Mas certos eleitores ficaram desorientados perante mudanças de última hora não sabendo onde votar, segundo a agência noticiosa francesa, AFP.

Depois de ter votado numa mesa duma assembleia de voto da capital, Nuakchotte, o presidente, Aziz, mostrou-se satisfeito com o "carácter pacífico e democrático" da campanha, apesar de desentendimentos entre a maioria e a oposição.

"Há eleitores desorientados, que não sabem onde votar", deplorou um líder da oposição, Mohamed Ould Moloud, evocando "dificuldades organizacionais importantes que complicam o voto e sinais claros de possbilidades de fraudes".

Contrariamente a precedentes eleições de 2013, a oposição decidiu participar desta vez o que fez que estas eleições contaram com 98 partidos políticos em liça na primeira volta.
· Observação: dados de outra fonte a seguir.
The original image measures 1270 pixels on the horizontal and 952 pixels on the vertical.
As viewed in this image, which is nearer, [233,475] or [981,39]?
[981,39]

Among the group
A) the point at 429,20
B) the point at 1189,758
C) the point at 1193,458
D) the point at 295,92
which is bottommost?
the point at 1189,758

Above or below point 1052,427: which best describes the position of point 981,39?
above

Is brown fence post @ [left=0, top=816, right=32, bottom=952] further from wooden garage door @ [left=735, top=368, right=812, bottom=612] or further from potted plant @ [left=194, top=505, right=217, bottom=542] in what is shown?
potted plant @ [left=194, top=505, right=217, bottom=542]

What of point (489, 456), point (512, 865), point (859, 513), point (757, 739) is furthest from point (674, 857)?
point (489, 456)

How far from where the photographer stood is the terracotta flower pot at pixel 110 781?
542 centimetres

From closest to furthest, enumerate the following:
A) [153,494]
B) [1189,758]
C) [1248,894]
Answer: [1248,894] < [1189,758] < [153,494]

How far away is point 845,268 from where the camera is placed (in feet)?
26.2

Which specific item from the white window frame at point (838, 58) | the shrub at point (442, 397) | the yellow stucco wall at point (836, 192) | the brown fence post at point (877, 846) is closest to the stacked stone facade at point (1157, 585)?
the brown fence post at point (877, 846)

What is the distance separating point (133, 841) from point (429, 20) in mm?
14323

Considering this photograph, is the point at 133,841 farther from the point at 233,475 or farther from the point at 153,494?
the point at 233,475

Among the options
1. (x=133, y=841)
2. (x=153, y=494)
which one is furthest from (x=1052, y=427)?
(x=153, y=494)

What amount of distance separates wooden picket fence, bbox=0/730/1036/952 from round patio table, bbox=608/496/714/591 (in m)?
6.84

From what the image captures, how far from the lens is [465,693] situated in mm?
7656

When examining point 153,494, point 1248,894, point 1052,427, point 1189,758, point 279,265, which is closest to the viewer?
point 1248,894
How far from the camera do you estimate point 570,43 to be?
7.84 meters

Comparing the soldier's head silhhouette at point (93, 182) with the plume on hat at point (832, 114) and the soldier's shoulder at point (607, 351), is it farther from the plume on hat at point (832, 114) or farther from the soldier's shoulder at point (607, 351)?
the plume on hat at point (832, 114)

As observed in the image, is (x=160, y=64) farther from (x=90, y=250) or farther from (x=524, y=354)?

Os primeiros resultados são esperados para a próxima semana e caso haja uma segunda volta, ela ocorrerá, a 15 de setembro. 

Estas eleições são tidas como um teste ao presidente Aziz, a menos de um ano das eleições presidenciais de meados de 2019.

Apesar do seu compromisso em não modificar a constituição que estipula que há um limite de dois mandatos presidenciais, a oposição continua a afirmar que o presidente pode ser levado a alterar as regras constitucionais.

Do seu lado, o poder insiste que o país voltou a crescer economicamente e que a pobreza foi diminuida dos 40% de 2008 para 31% actualmente numa Mauritânia com uma população de 4 milhões de habitantes com uma taxa de alfabetização extremamente baixa.